【要注意】新幹線のトイレでスマホや財布を落としたら「一巻の終わり」になりかねないワケ

写真はイメージです Photo:PIXTA
【中編】電車に乗って移動中、突然おなかが痛くなった!そんな時に実感する「列車トイレ」の有難さ。いかにして快適なトイレが作り上げられたのか。清掃現場も含む、日本の列車トイレについて解き明かす。※この記事は、鼠入昌史『トイレと鉄道』(交通新聞社)の一部を抜粋・編集したものです。
トイレにものを落としたら
汚物の抜き取り作業をしている様子を見ていると、作業員が片手を汚物排出のホースにあてがっていた。汚物が流れているホースを安定させるためか、それとも作業員の単なるクセか。そう思って尋ねてみると、ちゃんと理由があるという。
「タンクが詰まっていて汚物が出てこないことがあるんです。だから、こうして片手をあてて、汚物がちゃんと流れてきているかを確認しています」(TESSEI担当者)
汚物タンクには内部の様子を確認できる小窓も設しつらえられてはいるものの、それだけですべてが確認できるわけではないようだ。そして、実際にタンク内におむつや下着などが詰まっていることもあるのだとか。
JR東日本が新幹線のトイレで採用している清水空圧式という方式は、便器の穴が比較的大きいのが特徴だ(ちなみに東海道新幹線は穴が小さい真空式)。なので、多少のものならタンクまで流すことができてしまう。
通常時はタンクから臭気があがってこないように便器の穴にはフタが設けられている。ただしこのフタ、非常時などに停電して水が流せなくなったときでもトイレが使用できるように、上から押されると(つまり何かが落ちると)フラップが落ちてフタが開く仕組みだ。
そのため、おむつや汚れた下着などを便器に放り込んでも、そのまま汚物タンクまで流れてしまう。ときにはそれがタンクから汚物を抜き取る際にひっかかってしまうことがある、というわけだ。
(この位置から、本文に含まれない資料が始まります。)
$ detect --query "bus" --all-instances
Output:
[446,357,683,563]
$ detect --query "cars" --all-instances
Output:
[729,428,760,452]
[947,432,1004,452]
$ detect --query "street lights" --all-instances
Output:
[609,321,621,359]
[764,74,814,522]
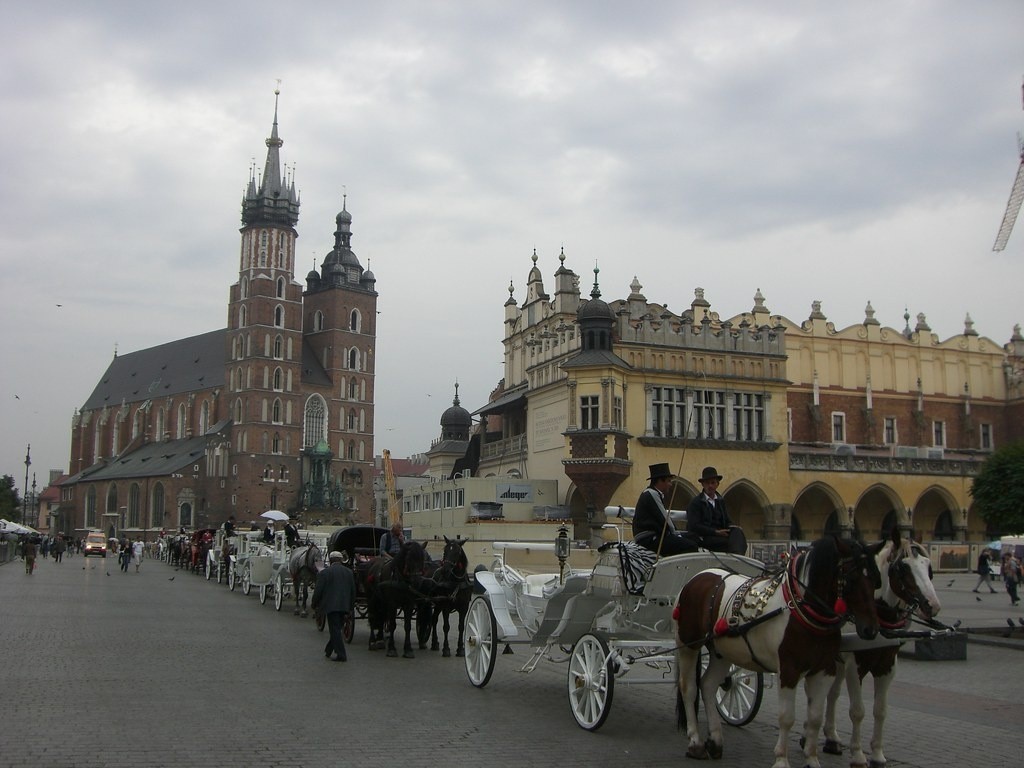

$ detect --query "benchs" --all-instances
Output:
[526,573,591,596]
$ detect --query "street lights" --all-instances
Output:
[22,445,31,526]
[31,472,38,528]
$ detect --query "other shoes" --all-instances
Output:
[991,591,997,593]
[973,590,980,593]
[1012,600,1020,606]
[331,655,346,662]
[325,646,333,657]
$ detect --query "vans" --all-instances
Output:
[84,532,107,558]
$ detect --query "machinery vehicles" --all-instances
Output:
[382,448,400,524]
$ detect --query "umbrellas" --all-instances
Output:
[109,538,118,542]
[260,510,290,521]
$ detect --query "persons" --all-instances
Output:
[1000,552,1024,606]
[194,527,199,540]
[17,530,87,563]
[284,515,304,550]
[250,521,262,532]
[263,520,276,544]
[202,530,212,541]
[225,516,238,538]
[632,463,698,557]
[180,527,185,534]
[687,467,748,556]
[312,551,357,662]
[380,522,406,563]
[110,532,151,575]
[973,548,998,594]
[21,539,37,574]
[160,528,167,539]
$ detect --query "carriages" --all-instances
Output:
[152,524,326,619]
[325,524,476,660]
[460,506,940,768]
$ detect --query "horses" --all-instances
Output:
[368,535,471,658]
[674,526,940,767]
[288,542,327,618]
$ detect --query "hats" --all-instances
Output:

異物が詰まっていて汚物がタンクから出てこずに現場でも対処できないと、JR東日本に連絡、詰まりを除去する作業が加わることになる。もちろんその場合でも、車庫を出て行く時間を遅らせてもいいということにはならない。だからこそ、ひとつひとつの作業を効率的に進めていくことが肝要なのだ。
ちなみに、おむつや下着などがタンクまで流れてしまうということは、スマホや財布といった貴重品も同じだ。トイレを洗浄しなくても、誤ってスマホを便器に落とすと、その重みでフラッパーが開き、汚物タンクまで真っ逆さま。ウンコやオシッコの中にポチャンと落ちて、一巻の終わり。そうなってしまえば、もう二度と取り戻すことは不可能だ。
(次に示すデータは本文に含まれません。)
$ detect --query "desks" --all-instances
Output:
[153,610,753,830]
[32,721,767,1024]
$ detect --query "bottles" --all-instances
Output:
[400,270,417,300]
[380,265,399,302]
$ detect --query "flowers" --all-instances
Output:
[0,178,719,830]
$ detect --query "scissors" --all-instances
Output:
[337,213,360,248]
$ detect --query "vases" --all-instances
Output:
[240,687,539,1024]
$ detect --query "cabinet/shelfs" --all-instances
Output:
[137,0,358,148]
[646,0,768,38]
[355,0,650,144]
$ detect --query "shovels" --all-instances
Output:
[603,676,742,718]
穴の小さい真空式を採用している東海道新幹線ならば、便器の中に引っかかって止まるのでタンクに落ちる心配はない。洗浄で使用する水も500mlに満たない少量だから、水没もしない。ただ、いずれにしてもトイレに行くときは、落としものには要注意。そして、傍らに置いたスマホや財布をそのまま忘れてトイレから出る人も多いというから、忘れ物にも要注意、である。
同時進行で進むトイレの清掃
車両基地の仕業検査線で行なわれているのは、汚物の抜き取りだけではない。車内の清掃作業も同時並行で進んでいる。
車内の清掃作業には、座席などをはじめとする客室内も対象に含まれている。こちらはこちらで、「アイドルのコンサートがあるとキラキラした小さな紙吹雪みたいなのがたくさんついている」「芝生の上に座るような花火大会などのイベントのあとは、座席に芝生の切れ端が」などなど興味深い話を聞くことができたのだが、本書のテーマはあくまでもトイレなので、別の機会に。

トイレの多機能化によって清掃箇所は増えているという 画像:本書から転載
トイレの清掃も、汚物抜き取りと同じく1編成を2名で行なう。担当分けがE7系では1 ・3 ・5号車と7 ・9・11・12号車に分かれているのもまったく変わらない。
床下の汚物抜き取り作業と車内で行なうトイレ清掃は互いに影響することはないので、仕業検査線に車両が入ってくると同時にトイレ清掃もスタートする。
トイレ清掃は基本的には家庭のトイレとほとんど同じだ。トイレ内のゴミ箱や汚物入れの回収にはじまり、トイレットペーパーや便座クリーナーなど消耗品の補充、そして便器の擦り洗いに拭き上げ、鏡や扉、壁、床なども、もちろんピカピカに拭き上げる。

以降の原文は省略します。